立秋 末候
蒙霧升降(ふかききりまとう)
8月18日〜8月22日頃

朝夕の涼しさが増してくる頃、山や水辺にはうっすらと霧が立ち込め、秋の深まりを感じさせます。
この季節は次々と台風が続き、また冷たい空気とあたたかい空気がぶつかる秋雨前線の影響で、しとしとと雨が降ることもあります。そんな雨上がりや、昼夜の寒暖差が大きいときに霧が生じます。景色を優しく包みこむ霧は、湿度の高い日本ならではの現象です。「朝霧は晴れ」ということわざの通り、朝に霧が出た日は、日中の気温が上がり、快晴になることが多いのです。
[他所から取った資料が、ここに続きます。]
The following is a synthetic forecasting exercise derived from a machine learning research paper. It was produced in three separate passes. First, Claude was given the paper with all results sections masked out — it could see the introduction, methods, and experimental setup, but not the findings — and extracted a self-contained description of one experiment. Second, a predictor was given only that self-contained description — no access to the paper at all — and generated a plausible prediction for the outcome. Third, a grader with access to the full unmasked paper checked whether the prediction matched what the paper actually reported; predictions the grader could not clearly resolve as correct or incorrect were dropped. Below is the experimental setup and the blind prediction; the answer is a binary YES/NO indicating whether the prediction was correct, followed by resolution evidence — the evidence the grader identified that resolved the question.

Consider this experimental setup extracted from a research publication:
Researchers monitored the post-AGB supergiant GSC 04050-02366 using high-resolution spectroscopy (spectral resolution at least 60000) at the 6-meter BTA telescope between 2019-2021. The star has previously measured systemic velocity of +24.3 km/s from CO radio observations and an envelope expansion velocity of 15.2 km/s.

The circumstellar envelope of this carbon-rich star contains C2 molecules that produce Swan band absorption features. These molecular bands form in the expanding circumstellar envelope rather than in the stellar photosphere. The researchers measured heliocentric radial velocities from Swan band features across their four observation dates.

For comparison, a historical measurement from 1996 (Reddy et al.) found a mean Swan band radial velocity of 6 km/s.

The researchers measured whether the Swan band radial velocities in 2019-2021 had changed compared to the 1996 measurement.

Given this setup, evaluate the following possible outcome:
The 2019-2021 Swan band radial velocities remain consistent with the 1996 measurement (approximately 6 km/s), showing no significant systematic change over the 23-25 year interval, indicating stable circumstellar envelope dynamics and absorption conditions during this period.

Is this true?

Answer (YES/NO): NO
霧(きり)は空気中の水蒸気が小さな水滴となって漂う現象で、春は霞(かすみ)、秋は霧と名を変えます。
春霞かすみて去(い)にし雁(かりがね)は
今ぞ鳴くなる秋霧の上に ―紀友則 『古今和歌集』
春、霞の中を去っていった雁が今、帰ってきて秋霧の上で鳴いている、と詠んだ歌です。立秋「蒙霧升降(ふかききりまとう)」(8月18日頃)は、雨水の「霞始靆(かすみはじめてたなびく)(2月24日頃)」と対になっている七十二候のひとつです。